'''
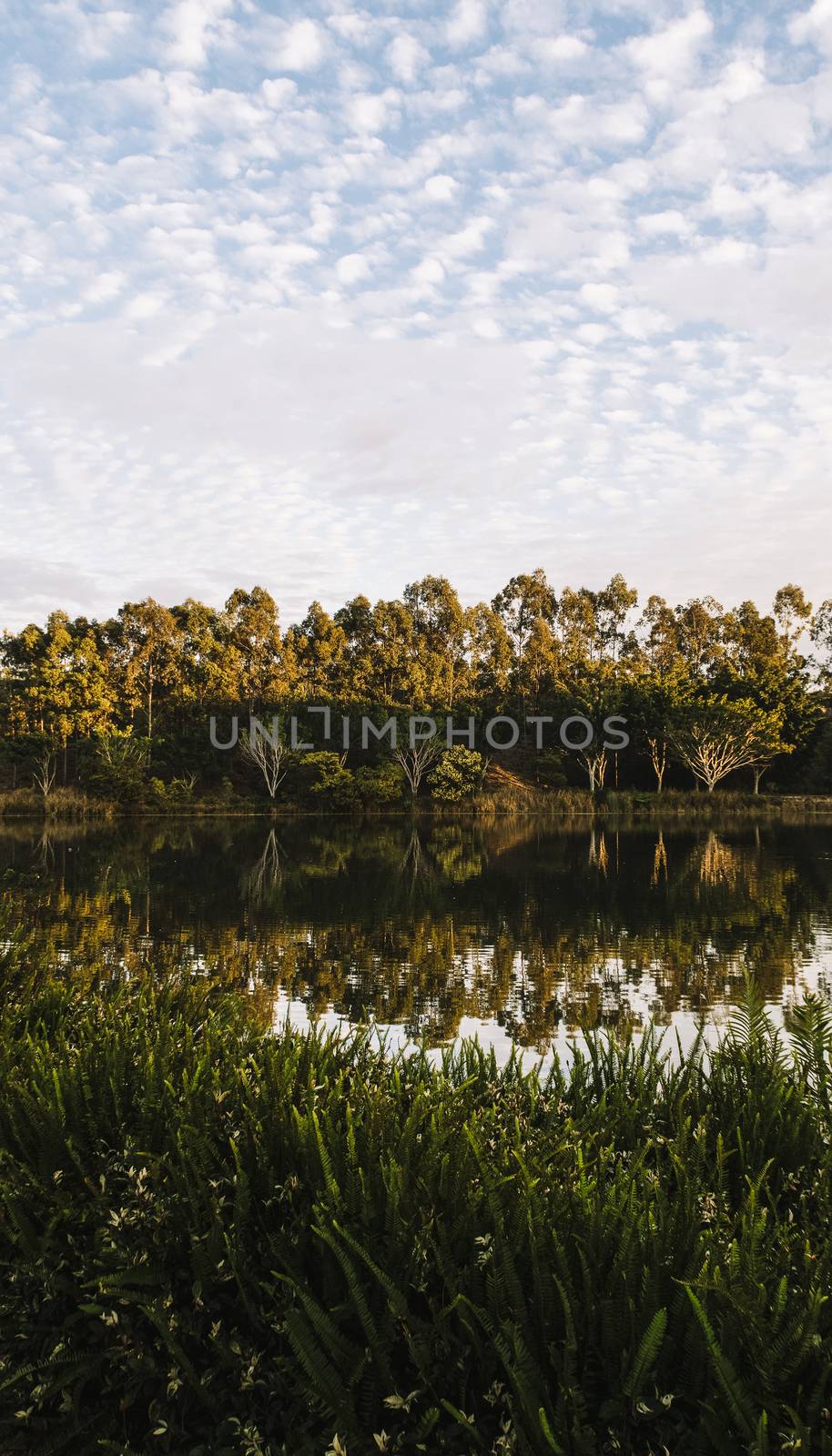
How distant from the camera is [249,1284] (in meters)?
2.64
'''
'''
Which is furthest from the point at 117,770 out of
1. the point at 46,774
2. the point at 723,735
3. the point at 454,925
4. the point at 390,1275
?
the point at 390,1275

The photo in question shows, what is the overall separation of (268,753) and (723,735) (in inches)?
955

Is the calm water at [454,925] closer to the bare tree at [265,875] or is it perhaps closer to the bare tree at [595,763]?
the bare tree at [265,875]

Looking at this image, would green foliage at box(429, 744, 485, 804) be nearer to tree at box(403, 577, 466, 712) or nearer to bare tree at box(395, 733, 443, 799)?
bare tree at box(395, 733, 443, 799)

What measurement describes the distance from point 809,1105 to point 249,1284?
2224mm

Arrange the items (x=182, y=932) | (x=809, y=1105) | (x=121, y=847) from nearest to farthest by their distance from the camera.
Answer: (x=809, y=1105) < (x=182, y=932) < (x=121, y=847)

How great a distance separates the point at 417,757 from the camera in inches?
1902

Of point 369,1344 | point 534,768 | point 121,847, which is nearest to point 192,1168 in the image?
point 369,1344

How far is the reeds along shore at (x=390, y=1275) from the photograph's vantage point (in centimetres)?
'''
WHAT TO PRODUCE: Put the lines of the data from the one containing "Arrange the items" through the one containing "How far is the" into a JSON list of strings, one string per line, with blank lines left out.

EXERCISE ANSWER:
[
  "Arrange the items (x=182, y=932) | (x=809, y=1105) | (x=121, y=847) from nearest to farthest by their distance from the camera.",
  "Answer: (x=809, y=1105) < (x=182, y=932) < (x=121, y=847)",
  "How great a distance separates the point at 417,757 from the camera in inches?",
  "1902",
  "Of point 369,1344 | point 534,768 | point 121,847, which is nearest to point 192,1168 in the image?",
  "point 369,1344",
  "How far is the reeds along shore at (x=390, y=1275) from the photograph's vantage point (in centimetres)?"
]